Foreignness is buoyant
Foreignness takes some time to aclimate to. You don’t realize how foreign you are. Like stepping off the plane you dove face first to the bottom of an ocean. You can almost touch the dirt. But inertia soon wears off and slowly the ocean floor begins to fall away. The water begins to reject you. Your body helplessly sinks back to the surface. The culture you felt so close to. That once you could touch, now seems unreachable. Above you burns the same sun as before. You are floating in a vast sea of misunderstandings and differences. And all of a sudden it seems that the few words you share have no meaning. That even if your eyes were to meet or your hands were to brush. You would pass right through one another. For you are isolated to different realities. A chasm wider than your uncommon languages.

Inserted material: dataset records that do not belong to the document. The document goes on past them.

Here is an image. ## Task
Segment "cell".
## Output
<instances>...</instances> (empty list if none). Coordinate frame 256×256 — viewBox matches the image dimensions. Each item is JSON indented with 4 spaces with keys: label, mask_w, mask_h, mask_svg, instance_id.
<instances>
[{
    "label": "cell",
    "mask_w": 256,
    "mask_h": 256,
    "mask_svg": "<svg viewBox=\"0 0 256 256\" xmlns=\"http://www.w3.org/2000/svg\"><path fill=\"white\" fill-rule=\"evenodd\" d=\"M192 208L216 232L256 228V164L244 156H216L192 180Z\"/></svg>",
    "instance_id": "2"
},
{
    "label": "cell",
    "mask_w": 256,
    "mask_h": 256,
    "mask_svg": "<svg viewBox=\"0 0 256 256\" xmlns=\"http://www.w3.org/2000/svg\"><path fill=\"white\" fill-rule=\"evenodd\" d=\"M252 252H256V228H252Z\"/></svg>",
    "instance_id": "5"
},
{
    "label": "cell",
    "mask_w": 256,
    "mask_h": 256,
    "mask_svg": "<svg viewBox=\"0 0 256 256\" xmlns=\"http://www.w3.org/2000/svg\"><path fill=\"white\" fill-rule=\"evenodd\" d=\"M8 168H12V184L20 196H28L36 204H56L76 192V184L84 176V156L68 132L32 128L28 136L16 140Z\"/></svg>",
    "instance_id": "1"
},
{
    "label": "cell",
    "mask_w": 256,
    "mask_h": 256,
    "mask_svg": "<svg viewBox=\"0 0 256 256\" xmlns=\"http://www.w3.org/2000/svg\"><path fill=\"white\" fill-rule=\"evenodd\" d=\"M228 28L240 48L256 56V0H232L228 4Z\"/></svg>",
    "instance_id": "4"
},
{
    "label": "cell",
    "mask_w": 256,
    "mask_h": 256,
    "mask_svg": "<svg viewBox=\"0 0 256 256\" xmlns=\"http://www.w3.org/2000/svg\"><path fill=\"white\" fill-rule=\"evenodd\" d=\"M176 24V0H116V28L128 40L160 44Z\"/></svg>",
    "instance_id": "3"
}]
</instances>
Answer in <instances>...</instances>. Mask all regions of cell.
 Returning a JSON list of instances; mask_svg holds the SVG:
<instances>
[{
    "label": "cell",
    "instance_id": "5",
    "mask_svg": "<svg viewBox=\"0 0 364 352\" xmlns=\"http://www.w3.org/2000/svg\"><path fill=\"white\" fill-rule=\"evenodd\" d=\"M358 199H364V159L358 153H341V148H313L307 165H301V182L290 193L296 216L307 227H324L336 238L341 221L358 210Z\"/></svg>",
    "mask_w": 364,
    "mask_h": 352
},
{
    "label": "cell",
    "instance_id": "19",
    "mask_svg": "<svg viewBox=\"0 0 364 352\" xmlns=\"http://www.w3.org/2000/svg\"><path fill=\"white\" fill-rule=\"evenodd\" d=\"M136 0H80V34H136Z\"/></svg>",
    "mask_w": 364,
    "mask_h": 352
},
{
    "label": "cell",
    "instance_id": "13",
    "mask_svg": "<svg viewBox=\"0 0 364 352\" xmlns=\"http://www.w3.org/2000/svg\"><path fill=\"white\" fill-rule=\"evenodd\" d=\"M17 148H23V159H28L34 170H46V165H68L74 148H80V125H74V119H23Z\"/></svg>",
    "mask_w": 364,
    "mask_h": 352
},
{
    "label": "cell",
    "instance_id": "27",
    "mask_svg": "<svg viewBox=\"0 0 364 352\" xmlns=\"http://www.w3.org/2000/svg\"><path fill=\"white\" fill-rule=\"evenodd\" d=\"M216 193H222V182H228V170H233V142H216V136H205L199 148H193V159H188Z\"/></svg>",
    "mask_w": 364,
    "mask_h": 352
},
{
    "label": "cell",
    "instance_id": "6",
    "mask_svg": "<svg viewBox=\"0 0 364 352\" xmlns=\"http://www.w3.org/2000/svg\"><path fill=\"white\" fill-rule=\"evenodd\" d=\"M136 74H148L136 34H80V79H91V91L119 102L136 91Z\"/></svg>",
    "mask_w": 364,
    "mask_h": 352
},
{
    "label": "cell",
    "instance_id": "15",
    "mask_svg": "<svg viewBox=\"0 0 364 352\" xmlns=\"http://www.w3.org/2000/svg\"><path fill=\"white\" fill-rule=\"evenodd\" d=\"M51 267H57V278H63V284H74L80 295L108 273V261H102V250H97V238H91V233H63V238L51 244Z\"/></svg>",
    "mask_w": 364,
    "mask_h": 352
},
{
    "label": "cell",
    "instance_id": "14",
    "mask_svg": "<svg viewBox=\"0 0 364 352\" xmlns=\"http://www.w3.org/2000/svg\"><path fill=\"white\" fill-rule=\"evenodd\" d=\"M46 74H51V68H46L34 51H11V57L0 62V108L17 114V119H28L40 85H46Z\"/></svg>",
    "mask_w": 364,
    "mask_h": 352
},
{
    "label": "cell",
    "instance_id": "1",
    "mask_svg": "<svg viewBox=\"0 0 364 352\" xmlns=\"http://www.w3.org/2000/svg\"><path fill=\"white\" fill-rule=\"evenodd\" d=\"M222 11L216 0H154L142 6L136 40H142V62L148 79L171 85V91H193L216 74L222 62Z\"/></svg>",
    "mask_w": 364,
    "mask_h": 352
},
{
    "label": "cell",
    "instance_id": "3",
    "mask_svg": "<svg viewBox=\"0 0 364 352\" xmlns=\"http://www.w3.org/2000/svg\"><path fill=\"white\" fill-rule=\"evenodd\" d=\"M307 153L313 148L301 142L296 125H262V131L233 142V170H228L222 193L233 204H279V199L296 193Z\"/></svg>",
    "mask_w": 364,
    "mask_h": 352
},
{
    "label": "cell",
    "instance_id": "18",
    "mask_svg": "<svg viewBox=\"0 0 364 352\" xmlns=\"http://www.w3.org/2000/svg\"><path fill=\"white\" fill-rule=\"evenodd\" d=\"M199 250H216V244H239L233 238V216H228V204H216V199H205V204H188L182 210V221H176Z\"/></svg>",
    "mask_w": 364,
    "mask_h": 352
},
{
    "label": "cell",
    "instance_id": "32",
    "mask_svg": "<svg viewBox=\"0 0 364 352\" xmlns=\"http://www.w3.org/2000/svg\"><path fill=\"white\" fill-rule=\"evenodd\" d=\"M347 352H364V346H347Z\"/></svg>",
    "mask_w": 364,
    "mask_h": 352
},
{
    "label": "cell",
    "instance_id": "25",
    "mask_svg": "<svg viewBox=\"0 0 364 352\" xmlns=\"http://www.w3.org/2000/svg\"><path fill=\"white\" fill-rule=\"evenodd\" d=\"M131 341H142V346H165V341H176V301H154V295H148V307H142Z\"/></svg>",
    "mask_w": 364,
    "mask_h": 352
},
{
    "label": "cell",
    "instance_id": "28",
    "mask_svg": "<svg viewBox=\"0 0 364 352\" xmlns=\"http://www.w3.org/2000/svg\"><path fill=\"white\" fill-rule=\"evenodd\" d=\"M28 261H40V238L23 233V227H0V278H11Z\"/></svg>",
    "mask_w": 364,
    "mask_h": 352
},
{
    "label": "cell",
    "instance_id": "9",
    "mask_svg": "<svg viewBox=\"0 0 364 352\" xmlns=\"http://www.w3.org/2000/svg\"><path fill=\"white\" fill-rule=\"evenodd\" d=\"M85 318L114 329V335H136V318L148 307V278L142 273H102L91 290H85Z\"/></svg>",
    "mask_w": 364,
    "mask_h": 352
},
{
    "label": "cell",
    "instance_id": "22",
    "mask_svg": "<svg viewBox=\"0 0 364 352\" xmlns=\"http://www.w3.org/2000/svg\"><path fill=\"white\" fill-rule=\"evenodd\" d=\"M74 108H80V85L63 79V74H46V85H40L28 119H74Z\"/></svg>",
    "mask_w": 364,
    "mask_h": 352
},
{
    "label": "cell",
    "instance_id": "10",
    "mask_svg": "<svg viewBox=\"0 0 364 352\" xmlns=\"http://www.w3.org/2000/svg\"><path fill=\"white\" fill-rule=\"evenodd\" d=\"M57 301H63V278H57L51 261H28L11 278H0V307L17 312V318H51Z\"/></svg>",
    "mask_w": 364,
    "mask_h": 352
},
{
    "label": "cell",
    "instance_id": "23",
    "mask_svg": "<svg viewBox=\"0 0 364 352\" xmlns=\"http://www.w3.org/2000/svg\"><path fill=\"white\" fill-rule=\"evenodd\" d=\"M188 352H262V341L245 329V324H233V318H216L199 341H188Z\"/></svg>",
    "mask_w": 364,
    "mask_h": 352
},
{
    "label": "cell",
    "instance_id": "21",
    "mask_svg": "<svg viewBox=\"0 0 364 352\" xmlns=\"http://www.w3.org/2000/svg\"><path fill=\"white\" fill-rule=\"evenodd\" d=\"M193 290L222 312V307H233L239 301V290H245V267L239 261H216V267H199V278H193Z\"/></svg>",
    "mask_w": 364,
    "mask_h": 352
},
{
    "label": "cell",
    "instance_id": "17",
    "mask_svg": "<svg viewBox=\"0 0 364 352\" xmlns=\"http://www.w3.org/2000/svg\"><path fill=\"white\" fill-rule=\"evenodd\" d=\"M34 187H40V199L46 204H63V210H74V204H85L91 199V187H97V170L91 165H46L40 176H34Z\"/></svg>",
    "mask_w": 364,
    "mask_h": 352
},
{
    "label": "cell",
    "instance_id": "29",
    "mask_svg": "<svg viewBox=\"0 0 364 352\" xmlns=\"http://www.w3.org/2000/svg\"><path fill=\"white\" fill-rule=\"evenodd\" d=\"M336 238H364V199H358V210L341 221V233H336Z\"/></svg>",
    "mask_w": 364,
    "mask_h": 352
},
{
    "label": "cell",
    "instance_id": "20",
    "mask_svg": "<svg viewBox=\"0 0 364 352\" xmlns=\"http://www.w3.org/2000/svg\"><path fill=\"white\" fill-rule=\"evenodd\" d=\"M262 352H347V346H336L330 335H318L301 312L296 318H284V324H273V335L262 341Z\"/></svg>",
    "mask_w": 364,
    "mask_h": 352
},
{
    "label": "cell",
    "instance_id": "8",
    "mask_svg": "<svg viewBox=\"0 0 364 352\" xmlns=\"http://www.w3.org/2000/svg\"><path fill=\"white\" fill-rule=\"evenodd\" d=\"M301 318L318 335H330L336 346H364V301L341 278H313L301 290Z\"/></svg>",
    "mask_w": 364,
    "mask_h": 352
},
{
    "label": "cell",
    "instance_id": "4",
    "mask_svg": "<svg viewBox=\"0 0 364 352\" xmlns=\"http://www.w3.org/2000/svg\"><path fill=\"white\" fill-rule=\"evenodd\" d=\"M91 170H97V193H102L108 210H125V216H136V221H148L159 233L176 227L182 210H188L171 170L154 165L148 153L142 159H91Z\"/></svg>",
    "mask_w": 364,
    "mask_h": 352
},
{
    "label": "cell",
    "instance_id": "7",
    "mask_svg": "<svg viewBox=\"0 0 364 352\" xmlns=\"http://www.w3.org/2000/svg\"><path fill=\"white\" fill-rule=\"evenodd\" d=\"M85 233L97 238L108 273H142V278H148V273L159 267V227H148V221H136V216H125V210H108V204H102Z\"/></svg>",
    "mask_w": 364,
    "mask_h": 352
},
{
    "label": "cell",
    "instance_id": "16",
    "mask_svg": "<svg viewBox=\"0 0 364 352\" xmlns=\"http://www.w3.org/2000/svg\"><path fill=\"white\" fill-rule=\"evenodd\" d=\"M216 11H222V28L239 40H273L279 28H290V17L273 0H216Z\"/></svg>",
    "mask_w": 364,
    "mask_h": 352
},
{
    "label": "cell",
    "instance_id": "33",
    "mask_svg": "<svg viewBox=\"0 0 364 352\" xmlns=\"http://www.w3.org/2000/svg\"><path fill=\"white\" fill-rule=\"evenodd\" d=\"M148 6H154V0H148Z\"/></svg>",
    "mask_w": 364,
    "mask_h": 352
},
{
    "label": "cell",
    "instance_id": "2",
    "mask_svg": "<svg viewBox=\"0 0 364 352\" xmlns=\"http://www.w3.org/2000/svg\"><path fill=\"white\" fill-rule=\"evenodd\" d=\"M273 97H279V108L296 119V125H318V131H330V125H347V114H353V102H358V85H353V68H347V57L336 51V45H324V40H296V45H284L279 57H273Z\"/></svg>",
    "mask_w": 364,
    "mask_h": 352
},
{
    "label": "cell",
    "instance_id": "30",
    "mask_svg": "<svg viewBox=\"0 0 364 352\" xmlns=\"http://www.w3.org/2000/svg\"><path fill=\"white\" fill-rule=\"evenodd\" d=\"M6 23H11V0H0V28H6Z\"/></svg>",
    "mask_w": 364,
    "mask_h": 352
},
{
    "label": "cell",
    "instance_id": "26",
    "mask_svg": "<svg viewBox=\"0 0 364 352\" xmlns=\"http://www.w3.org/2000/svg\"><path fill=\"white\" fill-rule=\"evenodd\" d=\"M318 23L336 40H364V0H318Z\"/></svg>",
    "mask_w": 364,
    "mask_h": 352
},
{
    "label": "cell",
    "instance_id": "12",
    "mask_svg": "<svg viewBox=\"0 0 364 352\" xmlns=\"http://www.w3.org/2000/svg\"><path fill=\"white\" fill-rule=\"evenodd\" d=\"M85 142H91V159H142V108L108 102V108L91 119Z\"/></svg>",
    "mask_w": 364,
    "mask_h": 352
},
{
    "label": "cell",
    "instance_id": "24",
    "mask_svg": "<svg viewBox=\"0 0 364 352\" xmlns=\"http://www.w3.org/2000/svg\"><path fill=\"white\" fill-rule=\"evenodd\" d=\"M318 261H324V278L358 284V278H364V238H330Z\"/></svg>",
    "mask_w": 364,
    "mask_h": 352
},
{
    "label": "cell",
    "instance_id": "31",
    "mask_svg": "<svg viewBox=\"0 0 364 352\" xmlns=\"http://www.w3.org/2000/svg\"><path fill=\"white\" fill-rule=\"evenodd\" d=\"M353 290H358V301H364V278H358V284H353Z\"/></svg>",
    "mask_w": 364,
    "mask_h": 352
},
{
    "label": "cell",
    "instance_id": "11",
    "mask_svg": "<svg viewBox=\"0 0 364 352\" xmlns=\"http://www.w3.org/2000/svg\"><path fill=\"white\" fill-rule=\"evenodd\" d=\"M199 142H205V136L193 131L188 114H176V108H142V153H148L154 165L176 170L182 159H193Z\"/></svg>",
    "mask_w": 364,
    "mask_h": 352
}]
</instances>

Walking home you adopt a fixed stare. A tunnel twenty yards long. As you march, you remain sitting in the corner of your mind, tossing a baseball at the wall.
Tuh tuhnk. Tuh tuhnk.
You laugh in your chosen space. Your four concrete walls of self constructed confinement. You are not angry, just lonely. And tired of fighting against it, you build a house to assuage it. Your thoughts begin to wander. As thoughts do when the senses are dimmed. They bounce around like that baseball. You forget about the people around you, the steps you take, the sounds of the cars and the chatter. All you can hear is your baseball.
Tuh tuhnk. Tuh tuhnk.
Then the door opens. The ball bounces outside and rolls beneath a bench. Sitting there on the bench in the park at night, three high school girls. The same three you met that one time. At five in the morning. The four of you with stained breath watched the sun rise from a swingset.
They tell you to sit down. So you do. They ask you if you remember them and you say of course I do.